Saisie sur renvoi préjudiciel par la Cour de Cassation, la CJUE a rendu un arrêt le 19 avril 2018 (n° C-645/16) estimant que toute interprétation de l’article 17 de la Directive 86/653 pouvant s’avérer être au détriment de l’agent commercial était exclue et que par conséquent, l’interprétation selon laquelle aucune indemnité n’est due en cas de rupture du contrat d’agent commercial pendant la période d’essai n’est pas compatible avec le caractère impératif du régime instauré par ledit article. Dans ces conditions, la stipulation d’une période d’essai dans le contrat d’agence commerciale ne peut priver l’agent des indemnités de préavis et de cessation de mandat.

Plus récemment, la CJUE a mis un terme à la définition restrictive du pouvoir de négociations de l’agent commercial que la Cour de Cassation avait adopté depuis 2008 en considérant qu’il résidait dans le pouvoir de l’agent de faire varier les tarifs ou les conditions de ventes du mandant (Cass. Com. 8 avril 2014, n° 12-22246 ; 27 octobre 2009, n° 08-2009 ; 20 mai 2008, n° 07-13488 ; 15 janvier 2008, n° 06-14698).

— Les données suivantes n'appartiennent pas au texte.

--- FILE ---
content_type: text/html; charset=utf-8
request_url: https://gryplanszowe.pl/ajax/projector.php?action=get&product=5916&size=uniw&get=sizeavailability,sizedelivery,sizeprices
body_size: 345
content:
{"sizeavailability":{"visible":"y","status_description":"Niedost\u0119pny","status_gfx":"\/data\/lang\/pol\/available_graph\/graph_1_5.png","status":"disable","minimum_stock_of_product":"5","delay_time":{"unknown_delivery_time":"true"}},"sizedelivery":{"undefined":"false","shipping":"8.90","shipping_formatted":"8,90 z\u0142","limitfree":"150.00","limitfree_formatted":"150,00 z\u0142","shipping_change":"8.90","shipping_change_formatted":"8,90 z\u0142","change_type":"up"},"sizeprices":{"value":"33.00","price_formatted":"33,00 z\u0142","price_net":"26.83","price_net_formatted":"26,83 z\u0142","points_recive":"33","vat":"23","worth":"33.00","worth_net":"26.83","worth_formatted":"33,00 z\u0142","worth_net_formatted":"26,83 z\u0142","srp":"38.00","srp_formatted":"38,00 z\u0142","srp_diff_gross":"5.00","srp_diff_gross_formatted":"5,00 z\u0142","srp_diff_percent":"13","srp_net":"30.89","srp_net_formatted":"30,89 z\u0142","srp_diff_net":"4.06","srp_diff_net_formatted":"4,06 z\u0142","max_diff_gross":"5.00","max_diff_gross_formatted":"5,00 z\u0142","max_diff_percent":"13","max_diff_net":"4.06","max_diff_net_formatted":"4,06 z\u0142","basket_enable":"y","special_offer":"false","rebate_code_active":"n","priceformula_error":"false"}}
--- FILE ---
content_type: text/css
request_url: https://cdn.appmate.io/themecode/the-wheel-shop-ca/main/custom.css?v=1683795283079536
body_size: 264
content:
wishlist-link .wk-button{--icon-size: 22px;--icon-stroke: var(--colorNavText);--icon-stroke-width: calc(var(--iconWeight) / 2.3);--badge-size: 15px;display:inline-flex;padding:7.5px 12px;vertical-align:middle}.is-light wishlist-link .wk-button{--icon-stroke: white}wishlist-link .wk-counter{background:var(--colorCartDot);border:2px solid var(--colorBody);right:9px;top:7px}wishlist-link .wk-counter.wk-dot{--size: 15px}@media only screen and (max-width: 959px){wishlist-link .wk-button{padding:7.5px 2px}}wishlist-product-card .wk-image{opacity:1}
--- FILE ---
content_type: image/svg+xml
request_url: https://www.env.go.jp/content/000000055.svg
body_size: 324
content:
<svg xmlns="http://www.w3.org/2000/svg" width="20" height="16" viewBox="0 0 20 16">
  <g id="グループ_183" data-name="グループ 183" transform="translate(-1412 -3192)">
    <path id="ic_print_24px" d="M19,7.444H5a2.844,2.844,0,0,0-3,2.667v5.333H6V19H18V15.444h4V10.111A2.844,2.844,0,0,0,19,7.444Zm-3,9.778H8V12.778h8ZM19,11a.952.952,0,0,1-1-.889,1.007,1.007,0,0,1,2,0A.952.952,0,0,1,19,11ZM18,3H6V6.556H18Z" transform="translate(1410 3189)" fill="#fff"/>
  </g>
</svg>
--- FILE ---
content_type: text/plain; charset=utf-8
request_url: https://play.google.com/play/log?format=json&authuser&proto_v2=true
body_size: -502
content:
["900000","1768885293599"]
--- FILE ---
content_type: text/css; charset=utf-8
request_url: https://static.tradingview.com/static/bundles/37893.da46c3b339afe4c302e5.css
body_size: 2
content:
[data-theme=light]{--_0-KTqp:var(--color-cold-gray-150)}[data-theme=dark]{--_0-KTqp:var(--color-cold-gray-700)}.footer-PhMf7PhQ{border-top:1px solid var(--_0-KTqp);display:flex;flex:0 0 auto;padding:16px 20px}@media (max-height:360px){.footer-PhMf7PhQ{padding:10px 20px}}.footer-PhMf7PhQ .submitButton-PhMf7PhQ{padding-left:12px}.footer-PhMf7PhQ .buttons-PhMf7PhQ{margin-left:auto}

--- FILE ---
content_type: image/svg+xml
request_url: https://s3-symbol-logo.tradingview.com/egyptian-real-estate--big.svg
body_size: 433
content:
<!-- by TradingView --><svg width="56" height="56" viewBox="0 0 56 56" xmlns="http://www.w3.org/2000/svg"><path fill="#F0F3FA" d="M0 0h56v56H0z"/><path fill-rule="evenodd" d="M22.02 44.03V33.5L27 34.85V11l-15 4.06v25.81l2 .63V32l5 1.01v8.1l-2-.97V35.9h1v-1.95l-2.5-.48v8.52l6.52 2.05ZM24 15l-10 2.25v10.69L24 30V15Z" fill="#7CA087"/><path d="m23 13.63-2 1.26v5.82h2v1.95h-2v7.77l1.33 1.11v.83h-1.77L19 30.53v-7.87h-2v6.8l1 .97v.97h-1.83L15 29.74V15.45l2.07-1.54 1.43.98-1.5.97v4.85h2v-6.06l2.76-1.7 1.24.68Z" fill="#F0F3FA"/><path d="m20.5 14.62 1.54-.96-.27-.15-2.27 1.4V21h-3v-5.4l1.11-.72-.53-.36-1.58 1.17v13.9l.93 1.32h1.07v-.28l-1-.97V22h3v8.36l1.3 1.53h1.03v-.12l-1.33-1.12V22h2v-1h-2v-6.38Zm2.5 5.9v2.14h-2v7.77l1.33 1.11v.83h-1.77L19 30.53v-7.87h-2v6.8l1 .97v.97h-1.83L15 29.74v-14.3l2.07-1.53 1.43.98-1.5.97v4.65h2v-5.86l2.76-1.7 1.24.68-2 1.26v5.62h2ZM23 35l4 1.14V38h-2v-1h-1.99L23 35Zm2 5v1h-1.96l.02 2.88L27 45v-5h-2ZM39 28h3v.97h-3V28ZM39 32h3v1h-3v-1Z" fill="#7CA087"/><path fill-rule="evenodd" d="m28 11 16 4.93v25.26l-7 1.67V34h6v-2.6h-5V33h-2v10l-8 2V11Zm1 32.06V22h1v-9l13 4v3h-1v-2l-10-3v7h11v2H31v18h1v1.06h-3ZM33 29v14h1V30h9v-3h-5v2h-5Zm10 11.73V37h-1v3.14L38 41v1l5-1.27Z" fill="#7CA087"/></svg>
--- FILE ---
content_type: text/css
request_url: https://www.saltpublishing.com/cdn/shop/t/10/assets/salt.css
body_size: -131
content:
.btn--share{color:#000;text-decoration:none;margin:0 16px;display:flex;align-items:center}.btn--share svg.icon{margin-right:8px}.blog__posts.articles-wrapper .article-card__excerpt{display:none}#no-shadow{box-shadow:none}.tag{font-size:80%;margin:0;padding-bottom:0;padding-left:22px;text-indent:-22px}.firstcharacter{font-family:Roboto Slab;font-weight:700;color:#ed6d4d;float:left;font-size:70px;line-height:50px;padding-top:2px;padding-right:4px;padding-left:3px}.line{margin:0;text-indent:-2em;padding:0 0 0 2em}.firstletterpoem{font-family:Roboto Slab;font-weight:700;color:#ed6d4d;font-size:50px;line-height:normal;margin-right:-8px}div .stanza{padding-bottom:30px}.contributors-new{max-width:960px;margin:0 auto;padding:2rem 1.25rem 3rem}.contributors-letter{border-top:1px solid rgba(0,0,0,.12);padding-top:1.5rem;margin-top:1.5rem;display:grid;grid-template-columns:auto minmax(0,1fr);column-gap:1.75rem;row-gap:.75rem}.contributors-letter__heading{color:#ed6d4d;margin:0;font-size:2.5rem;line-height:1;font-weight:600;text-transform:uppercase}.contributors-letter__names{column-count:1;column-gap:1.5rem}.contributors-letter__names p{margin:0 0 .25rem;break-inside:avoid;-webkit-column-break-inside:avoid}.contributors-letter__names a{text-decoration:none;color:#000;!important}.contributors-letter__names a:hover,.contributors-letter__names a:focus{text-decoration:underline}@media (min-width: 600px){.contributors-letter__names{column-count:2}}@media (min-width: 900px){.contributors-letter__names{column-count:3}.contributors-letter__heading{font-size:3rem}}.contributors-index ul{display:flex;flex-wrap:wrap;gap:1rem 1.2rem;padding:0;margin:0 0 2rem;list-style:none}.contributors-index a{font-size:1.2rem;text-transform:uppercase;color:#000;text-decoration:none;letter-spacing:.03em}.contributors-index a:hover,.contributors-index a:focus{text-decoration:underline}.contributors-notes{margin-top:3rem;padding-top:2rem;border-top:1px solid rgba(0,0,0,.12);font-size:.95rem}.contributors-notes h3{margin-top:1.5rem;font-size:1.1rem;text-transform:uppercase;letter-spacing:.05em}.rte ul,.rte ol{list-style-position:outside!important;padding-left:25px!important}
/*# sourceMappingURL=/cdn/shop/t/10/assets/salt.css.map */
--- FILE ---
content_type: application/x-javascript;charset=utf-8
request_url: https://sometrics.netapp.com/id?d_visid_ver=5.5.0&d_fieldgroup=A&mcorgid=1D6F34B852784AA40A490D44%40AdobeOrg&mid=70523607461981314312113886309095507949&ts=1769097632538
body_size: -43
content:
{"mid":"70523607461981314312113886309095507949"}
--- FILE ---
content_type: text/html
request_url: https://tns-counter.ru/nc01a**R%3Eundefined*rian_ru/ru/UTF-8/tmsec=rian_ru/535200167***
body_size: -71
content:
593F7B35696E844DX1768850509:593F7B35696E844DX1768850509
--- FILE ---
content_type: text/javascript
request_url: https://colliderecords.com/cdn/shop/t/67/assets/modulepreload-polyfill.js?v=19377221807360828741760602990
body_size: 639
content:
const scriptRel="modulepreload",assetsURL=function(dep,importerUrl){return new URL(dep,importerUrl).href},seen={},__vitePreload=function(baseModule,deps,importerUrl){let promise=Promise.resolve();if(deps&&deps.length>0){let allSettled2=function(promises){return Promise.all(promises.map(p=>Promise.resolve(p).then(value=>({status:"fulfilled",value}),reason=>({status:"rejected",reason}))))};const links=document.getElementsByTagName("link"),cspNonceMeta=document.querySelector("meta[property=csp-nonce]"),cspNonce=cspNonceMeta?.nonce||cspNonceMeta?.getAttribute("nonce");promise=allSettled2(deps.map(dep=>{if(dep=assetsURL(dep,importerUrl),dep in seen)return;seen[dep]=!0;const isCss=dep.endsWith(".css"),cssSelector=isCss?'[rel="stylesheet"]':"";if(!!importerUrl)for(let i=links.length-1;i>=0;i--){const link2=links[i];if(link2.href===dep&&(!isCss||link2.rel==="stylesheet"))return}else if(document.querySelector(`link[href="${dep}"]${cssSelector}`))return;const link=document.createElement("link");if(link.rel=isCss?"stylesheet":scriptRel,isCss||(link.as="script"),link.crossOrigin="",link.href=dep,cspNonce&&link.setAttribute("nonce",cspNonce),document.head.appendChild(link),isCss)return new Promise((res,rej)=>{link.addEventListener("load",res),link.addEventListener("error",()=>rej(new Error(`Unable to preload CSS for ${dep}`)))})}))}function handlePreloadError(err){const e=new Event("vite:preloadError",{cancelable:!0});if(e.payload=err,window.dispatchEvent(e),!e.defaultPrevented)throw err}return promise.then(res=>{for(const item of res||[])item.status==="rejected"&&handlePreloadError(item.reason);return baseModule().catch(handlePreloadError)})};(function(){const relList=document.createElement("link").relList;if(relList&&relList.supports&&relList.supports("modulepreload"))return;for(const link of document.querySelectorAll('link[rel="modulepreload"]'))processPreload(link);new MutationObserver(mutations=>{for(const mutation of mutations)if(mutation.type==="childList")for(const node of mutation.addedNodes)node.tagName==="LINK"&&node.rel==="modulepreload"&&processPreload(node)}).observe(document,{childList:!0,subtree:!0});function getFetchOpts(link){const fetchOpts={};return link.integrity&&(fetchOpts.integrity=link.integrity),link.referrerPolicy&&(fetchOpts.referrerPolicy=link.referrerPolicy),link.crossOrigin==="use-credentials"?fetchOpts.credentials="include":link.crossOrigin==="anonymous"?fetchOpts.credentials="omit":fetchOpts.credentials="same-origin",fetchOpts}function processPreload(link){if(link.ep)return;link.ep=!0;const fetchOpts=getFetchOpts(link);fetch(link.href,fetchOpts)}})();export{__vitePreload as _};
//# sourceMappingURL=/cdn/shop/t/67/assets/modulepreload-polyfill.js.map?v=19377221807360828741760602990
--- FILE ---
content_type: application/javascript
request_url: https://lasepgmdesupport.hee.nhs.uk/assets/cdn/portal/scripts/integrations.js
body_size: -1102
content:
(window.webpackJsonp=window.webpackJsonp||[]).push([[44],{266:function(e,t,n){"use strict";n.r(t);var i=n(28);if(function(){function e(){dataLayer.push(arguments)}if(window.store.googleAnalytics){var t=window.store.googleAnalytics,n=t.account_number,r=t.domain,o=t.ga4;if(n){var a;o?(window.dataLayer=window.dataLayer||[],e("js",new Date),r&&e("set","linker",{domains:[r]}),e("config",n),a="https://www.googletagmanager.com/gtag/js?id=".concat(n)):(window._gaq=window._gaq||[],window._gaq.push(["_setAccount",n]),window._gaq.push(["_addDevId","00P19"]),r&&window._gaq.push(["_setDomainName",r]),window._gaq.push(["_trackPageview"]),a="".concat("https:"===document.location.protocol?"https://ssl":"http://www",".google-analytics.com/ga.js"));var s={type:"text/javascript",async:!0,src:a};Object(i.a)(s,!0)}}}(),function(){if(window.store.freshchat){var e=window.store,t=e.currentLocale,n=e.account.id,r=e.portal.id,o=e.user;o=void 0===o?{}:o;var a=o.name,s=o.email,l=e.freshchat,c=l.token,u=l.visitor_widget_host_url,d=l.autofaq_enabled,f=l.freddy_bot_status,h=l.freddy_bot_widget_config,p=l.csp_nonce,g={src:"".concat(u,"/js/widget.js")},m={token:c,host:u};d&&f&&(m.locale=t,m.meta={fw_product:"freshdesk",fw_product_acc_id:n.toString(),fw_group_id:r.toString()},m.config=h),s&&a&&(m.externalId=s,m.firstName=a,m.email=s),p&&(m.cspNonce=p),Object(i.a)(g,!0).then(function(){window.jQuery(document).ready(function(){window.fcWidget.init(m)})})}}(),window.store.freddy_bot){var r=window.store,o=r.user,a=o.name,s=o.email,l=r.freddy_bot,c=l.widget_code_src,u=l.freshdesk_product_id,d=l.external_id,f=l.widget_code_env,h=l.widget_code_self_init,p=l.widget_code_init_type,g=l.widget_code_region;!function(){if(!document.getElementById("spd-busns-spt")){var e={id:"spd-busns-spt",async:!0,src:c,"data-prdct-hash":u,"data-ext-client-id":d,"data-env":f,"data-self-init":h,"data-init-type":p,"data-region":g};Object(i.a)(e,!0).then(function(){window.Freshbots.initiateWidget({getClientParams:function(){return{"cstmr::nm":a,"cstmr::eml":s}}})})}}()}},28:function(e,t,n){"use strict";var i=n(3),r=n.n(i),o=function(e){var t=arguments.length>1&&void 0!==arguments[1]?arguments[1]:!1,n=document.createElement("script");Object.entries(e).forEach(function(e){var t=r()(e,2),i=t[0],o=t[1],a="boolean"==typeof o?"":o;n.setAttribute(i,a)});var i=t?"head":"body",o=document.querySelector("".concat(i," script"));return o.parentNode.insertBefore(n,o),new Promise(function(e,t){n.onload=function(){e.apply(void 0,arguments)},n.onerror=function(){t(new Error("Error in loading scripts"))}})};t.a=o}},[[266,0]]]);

Cette conception extrêmement réductrice de la négociation était vivement critiquée par la doctrine et la pratique car l’immense majorité des agents commerciaux ne disposait pas de la possibilité de faire varier le prix ou les conditions de ventes de leurs mandants ce qui aboutissait à les priver du statut d’agent commercial et de la protection en découlant. C’est le tribunal de commerce de Paris qui a mis fin à cette jurisprudence en saisissant la Cour de Justice d’une question préjudicielle aboutissant à l’arrêt du 4 juin 2020 qui, sans la moindre ambigüité, décide qu’ « …une personne ne doit pas nécessairement disposer de la faculté de modifier les prix des marchandises dont elle assure la vente pour le compte du commettant pour être qualifiée d’agent commercial ». Cette décision s’impose donc immédiatement aux juridictions françaises qui devront rechercher, si le pouvoir de négociations de l’agent commercial est contesté, dans les actes qu’il aura accomplis propres à la recherche et à la fidélisation de la clientèle.

On ne peut que se féliciter du pouvoir modérateur que détient la CJUE dans l’interprétation de la législation européenne.